● **TASK**
Reproduce word for word the lines of the listing below, from the line containing "Among point 48,53, point" up to and including the line containing "Answer: point 440,405, point". Output nothing beyond those lines.
** Start of ENTRIES PROVIDED **
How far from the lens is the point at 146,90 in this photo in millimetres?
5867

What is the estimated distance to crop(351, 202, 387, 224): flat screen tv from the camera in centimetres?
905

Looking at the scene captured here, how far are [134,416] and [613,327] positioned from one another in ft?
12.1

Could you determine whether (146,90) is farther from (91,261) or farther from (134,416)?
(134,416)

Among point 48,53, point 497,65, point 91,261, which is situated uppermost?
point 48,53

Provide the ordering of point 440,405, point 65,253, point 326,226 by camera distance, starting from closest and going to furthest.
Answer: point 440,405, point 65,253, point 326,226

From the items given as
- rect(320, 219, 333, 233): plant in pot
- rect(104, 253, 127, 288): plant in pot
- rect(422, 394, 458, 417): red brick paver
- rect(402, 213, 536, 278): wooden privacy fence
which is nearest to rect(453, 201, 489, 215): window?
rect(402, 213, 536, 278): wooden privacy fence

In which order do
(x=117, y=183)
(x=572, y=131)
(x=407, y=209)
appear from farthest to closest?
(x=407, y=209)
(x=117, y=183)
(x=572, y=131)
** End of ENTRIES PROVIDED **
** Start of ENTRIES PROVIDED **
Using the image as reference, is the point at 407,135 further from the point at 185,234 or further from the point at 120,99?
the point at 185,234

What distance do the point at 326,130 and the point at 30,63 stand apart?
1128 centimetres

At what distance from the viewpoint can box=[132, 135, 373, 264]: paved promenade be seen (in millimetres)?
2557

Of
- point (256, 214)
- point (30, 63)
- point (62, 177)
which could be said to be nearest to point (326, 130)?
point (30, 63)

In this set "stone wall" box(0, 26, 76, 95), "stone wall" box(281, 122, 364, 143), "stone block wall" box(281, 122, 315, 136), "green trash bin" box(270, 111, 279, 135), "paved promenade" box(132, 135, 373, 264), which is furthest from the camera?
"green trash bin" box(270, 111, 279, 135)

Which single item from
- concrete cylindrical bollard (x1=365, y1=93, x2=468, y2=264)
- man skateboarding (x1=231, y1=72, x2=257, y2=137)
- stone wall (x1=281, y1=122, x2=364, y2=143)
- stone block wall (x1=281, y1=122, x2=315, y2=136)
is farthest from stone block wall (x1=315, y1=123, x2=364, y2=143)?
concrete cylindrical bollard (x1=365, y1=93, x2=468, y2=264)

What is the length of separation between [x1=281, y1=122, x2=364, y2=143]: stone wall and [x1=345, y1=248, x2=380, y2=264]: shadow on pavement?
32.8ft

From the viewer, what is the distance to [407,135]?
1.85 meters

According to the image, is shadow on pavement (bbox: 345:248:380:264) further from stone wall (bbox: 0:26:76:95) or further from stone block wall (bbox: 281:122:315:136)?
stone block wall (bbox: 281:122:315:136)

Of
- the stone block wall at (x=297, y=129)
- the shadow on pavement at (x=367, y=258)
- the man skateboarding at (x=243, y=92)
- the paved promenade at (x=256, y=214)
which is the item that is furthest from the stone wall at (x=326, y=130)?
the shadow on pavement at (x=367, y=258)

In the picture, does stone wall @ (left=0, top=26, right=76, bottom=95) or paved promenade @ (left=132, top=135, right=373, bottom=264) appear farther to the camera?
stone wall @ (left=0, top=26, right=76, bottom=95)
** End of ENTRIES PROVIDED **
● **EXPECTED ANSWER**
Among point 48,53, point 497,65, point 91,261, which is situated uppermost?
point 48,53

Provide the ordering of point 440,405, point 65,253, point 326,226 by camera distance, starting from closest and going to furthest.
Answer: point 440,405, point 65,253, point 326,226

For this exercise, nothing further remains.